Start of Block

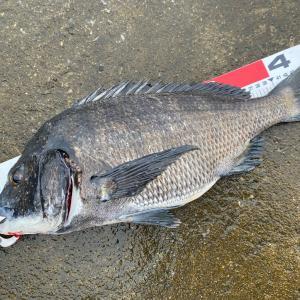 Fishing Order 今日は、いろいろと・・・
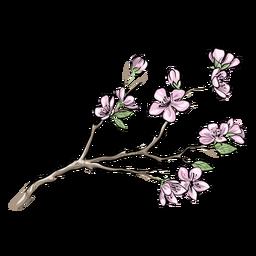 Flores de ciruela bastante chinas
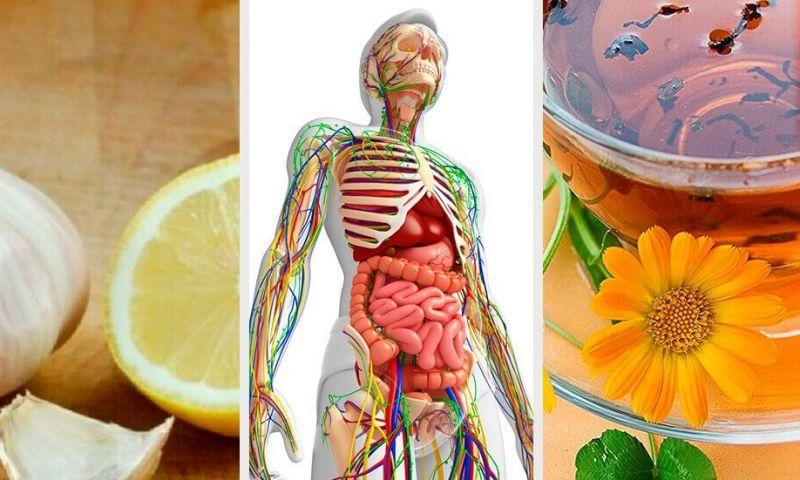 6 remédios naturais para desintoxicar o sistema linfático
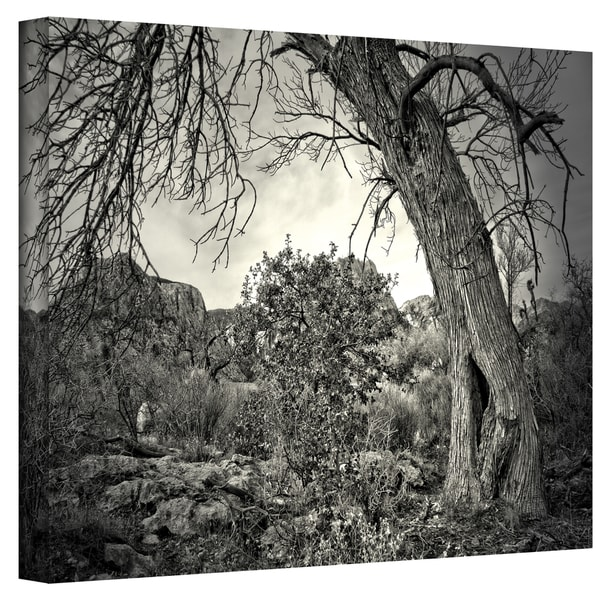Mark Ross 'Listen to Whispers' Wrapped Canvas Art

End of Block

Work item: For this step, transcribe all the material above exactly and drop the images.

Task answer:
 Fishing Order 今日は、いろいろと・・・
 Flores de ciruela bastante chinas
 6 remédios naturais para desintoxicar o sistema linfático
Mark Ross 'Listen to Whispers' Wrapped Canvas Art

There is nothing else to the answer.